RECORDS TO USE:
^^^^^^^^^^^^^^^^
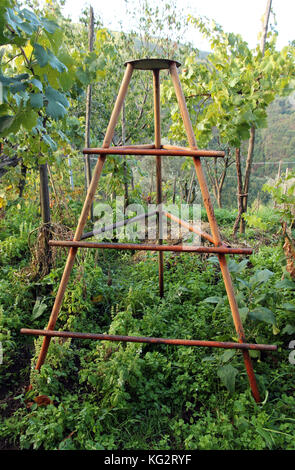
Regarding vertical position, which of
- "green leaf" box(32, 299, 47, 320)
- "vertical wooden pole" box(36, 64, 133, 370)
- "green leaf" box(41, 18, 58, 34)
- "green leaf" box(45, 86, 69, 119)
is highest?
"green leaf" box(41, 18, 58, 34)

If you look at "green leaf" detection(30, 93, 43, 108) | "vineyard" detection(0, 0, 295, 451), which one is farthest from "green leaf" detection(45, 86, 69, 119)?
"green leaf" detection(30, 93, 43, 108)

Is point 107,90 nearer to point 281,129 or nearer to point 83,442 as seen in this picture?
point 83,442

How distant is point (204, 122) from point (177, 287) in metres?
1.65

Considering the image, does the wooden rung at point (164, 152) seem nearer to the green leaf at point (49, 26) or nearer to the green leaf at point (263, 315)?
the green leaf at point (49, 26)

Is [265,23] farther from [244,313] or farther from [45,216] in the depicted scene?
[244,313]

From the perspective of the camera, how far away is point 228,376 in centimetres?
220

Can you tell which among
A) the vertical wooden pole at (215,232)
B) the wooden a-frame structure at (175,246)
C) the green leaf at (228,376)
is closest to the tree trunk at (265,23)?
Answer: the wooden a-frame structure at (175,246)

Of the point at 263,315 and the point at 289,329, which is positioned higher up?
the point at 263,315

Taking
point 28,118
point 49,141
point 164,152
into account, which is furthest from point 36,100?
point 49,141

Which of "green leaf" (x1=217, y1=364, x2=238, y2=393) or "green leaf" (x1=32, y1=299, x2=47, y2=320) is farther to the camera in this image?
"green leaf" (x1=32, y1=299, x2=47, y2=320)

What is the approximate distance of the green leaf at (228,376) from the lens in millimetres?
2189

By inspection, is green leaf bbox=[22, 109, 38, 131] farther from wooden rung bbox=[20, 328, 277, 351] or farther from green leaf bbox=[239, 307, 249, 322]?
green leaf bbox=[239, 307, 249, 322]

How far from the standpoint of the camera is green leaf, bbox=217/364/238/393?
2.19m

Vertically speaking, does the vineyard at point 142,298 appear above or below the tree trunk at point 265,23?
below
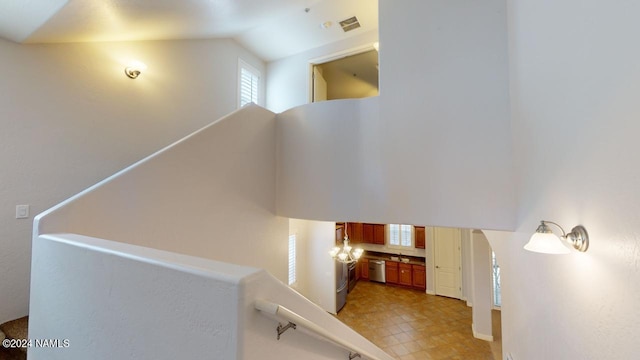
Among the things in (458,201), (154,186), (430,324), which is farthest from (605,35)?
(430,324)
^^^^^^^^^^^^^^^^
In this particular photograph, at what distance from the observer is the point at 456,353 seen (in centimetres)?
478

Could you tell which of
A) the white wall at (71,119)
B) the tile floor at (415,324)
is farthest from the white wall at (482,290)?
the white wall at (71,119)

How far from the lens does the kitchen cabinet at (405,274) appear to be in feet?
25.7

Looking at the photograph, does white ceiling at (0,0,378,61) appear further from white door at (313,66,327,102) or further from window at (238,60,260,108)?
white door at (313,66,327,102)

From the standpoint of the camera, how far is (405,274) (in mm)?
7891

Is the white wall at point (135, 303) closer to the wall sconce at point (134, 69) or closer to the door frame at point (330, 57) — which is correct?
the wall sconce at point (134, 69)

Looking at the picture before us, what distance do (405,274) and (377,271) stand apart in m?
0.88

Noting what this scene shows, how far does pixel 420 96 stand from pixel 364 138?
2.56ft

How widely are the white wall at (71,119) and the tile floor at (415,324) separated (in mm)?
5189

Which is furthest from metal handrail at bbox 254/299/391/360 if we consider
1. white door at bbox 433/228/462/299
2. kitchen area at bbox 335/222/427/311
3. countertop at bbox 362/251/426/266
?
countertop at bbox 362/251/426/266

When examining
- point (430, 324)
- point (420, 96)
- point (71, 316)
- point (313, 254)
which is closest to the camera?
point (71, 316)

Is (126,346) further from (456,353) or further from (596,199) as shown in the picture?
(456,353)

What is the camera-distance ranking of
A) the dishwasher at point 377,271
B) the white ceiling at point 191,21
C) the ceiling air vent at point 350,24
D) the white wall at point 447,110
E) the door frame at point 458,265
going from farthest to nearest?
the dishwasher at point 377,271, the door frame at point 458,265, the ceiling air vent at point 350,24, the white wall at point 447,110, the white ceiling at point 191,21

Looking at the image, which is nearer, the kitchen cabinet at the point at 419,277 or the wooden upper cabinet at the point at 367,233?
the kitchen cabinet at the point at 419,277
^^^^^^^^^^^^^^^^
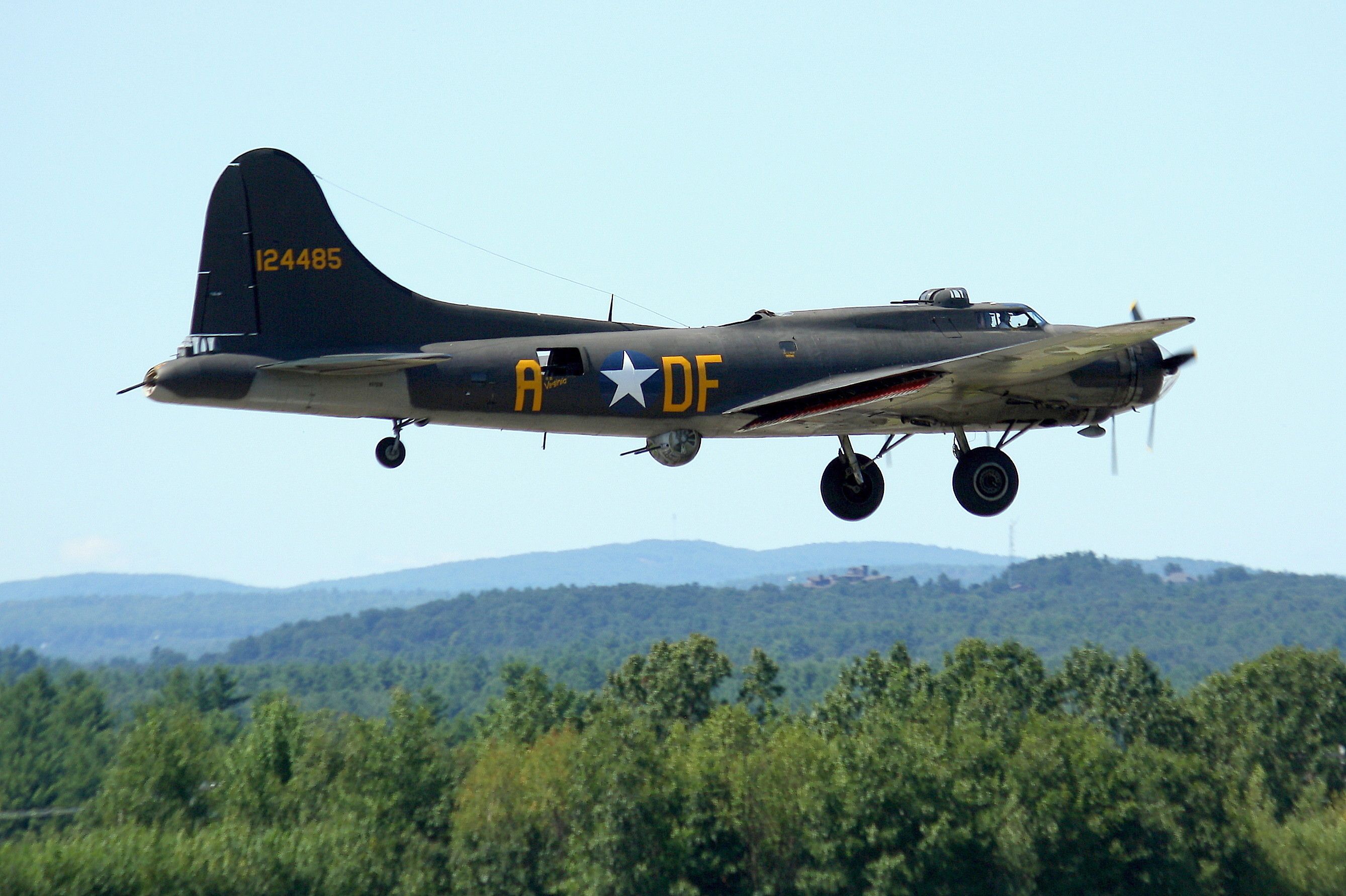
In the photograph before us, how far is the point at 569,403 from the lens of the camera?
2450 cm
^^^^^^^^^^^^^^^^
WHAT YOU WILL DO: How many lines in the rows above contain the word "below"? Reply with the number alone.

SOLUTION TO THIS TASK: 2